> **O seu objetivo**
Enumere todas as pessoas referidas pelo nome no texto abaixo, sobre o congresso do PSD, pela ordem em que cada uma aparece pela primeira vez.

> **Texto**
★ ★ ★ ★ ★

O cachimbo da paz de Rangel

A intervenção de Paulo Rangel era também aguardada com muita expectativa — tinha afastado a candidatura à liderança do PSD por “motivos pessoais”. Mas, ao contrário de Montenegro, o eurodeputado fez questão de passar o cachimbo da paz a Rui Rio, afastando-se de qualquer campo de batalha virtual.

Este não é nem o tempo nem o momento para batalhas virtuais, nem para mapas astrais. As batalhas que temos pela frente são bem reais e neste contra-relógio, amigos e companheiros, não há espaço nem tempo para lutas virtuais”, afirmou num recado que parecia dirigir-se a Montenegro.

“As batalhas pelo nosso ideário humanista, de liberdade, justiça social e prosperidade contra a demagogia da frente vermelho-rosa começam aqui e agora e necessitam deste PSD, deste PSD unido e forte que está diante de nós”, disse o eurodeputado, que é vice-presidente do Partido Popular Europeu e vice-presidente da mesma bancada no Parlamento Europeu.

Com um discurso muito centrado  nas questões europeias, com muitas críticas ao PS, o eurodeputado fez uma intervenção mais morna que no congresso de há dois anos. Em 2016, fizera um discurso no conclave de Espinho a dizer que o PSD devia ser o partido da mobilidade social e depois fez uma proposta disruptiva: acabar com as referências s doutores e engenheiros nos documentos do Estado. Em Lisboa, foi mais discreto.

Miguel Pinto Luz. A carta que nunca escreveu

O ex-líder da distrital do PSD/Lisboa desafiou publicamente Rui Rio com uma carta aberta em que traçava uma série de linhas vermelhas para o novo líder do partido. A iniciativa caiu mal entre os apoiantes de Rio, que acusaram Miguel Pinto Luz de procurar protagonismo artificial depois de ter fugido das eleições internas.

Nas semanas que antecederam a reunião magna do PSD, Pinto Luz chegou mesmo a acusar Rui Rio de estar a tentar “fazer do PSD um novo Bloco e um novo PCP”. Agora, com Rui Rio a assistir na primeira fila, o vice-presidente da Câmara de Cascais moderou as críticas: pediu uma vitória a Rio em 2019 e exigiu que o partido lidere as reformas que o país precisa. Disse que não via que houvesse uma “necessidade de recentramento” do PSD e argumentou que não entendia que fosse uma discussão que interessasse aos portugueses.

Ainda sugeriu que o PSD exigisse a António Costa que fosse “honesto com os portugueses” e dissesse se estava “disponível para ser primeiro-ministro mesmo se perdesse as próximas legislativas”. Se há apoiantes de Pinto Luz para a liderança do PSD, terão de esperar por outra oportunidade. A sua intervenção foi uma revisão em baixa da assertividade da sua carta aberta.

Pedro Duarte. Próximo q.b., mas sem “cascas de banana”

O antigo líder da JSD e ex-secretário de Estado foi, durante muito tempo, uma das poucas vozes do partido que questionavam a liderança de Pedro Passos Coelho. Com a saída de cena do ex-primeiro-ministro, Pedro Duarte era visto como uma alternativa — ou, pelo menos, como parte de uma alternativa geracional a Rio e a Santana Lopes. O diretor de relações institucionais da Microsoft Portugal não apoiou qualquer candidato na corrida interna e será, ao que tudo indica, um nome a ter em conta no futuro do partido.

★ ★ ★ ★ ★

> **Dados fornecidos**

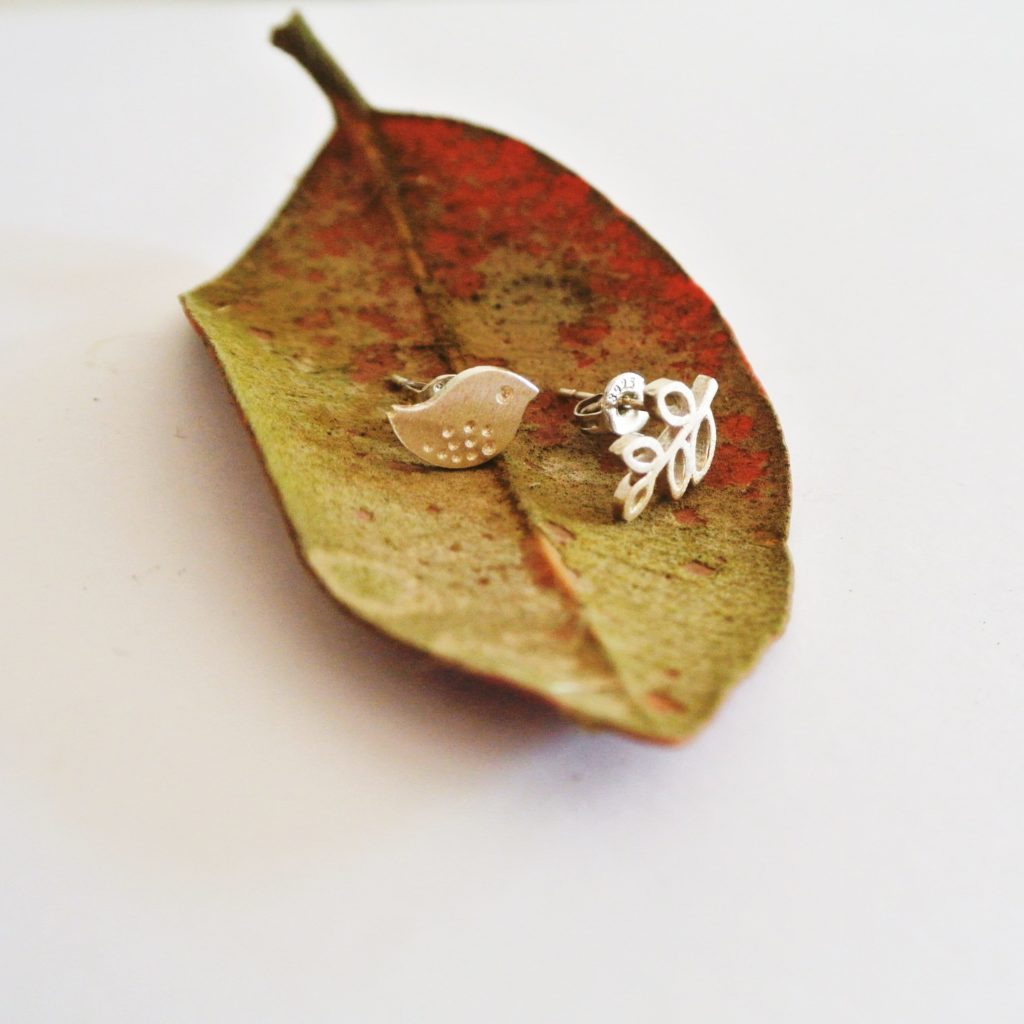 Bird and Leaf Studs - Image 3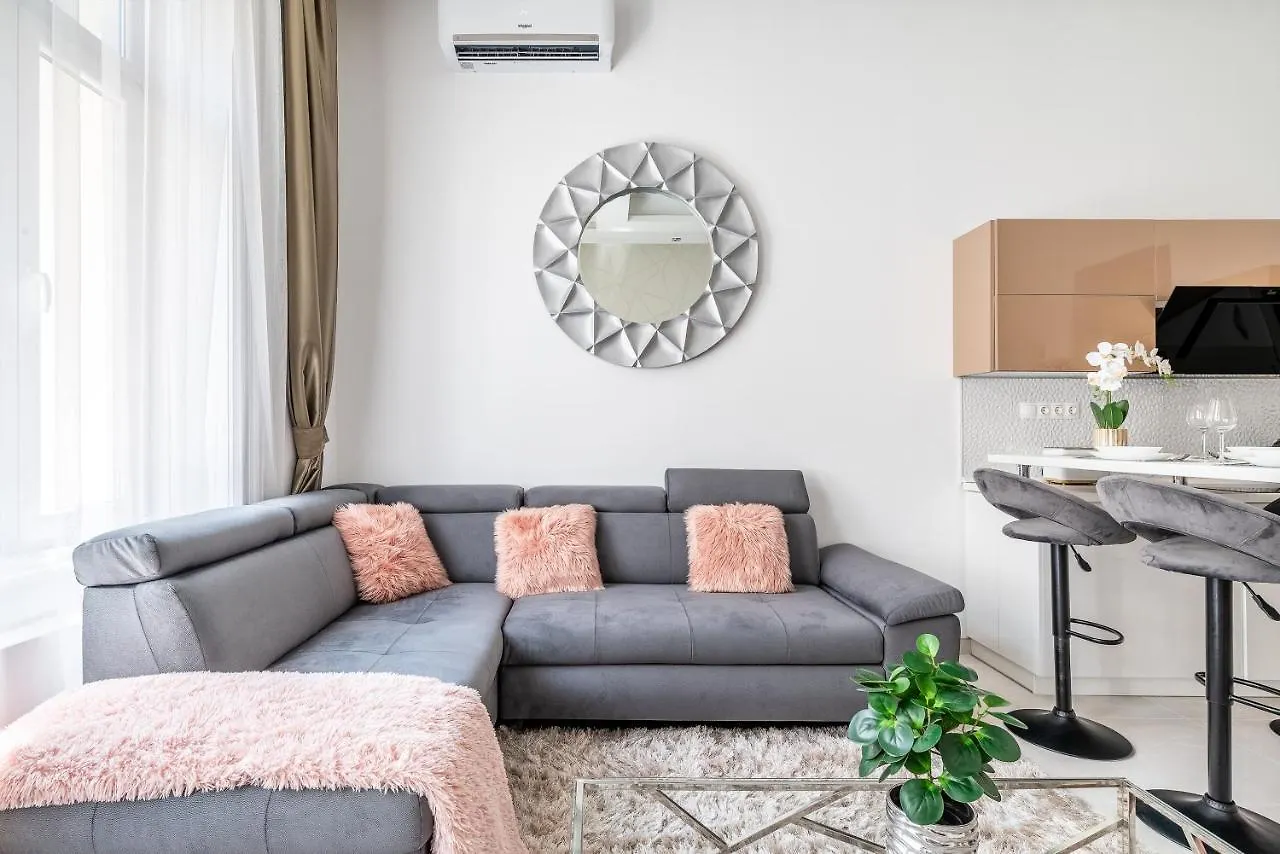 Luxury Apartment With Free Garage And Balcony In The Center 布达佩斯 0*,  匈牙利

★ ★ ★ ★ ★

> **Resolução da tarefa**
1. Paulo Rangel
2. Montenegro
3. Rui Rio
4. Miguel Pinto Luz
5. António Costa
6. Pedro Duarte
7. Pedro Passos Coelho
8. Santana Lopes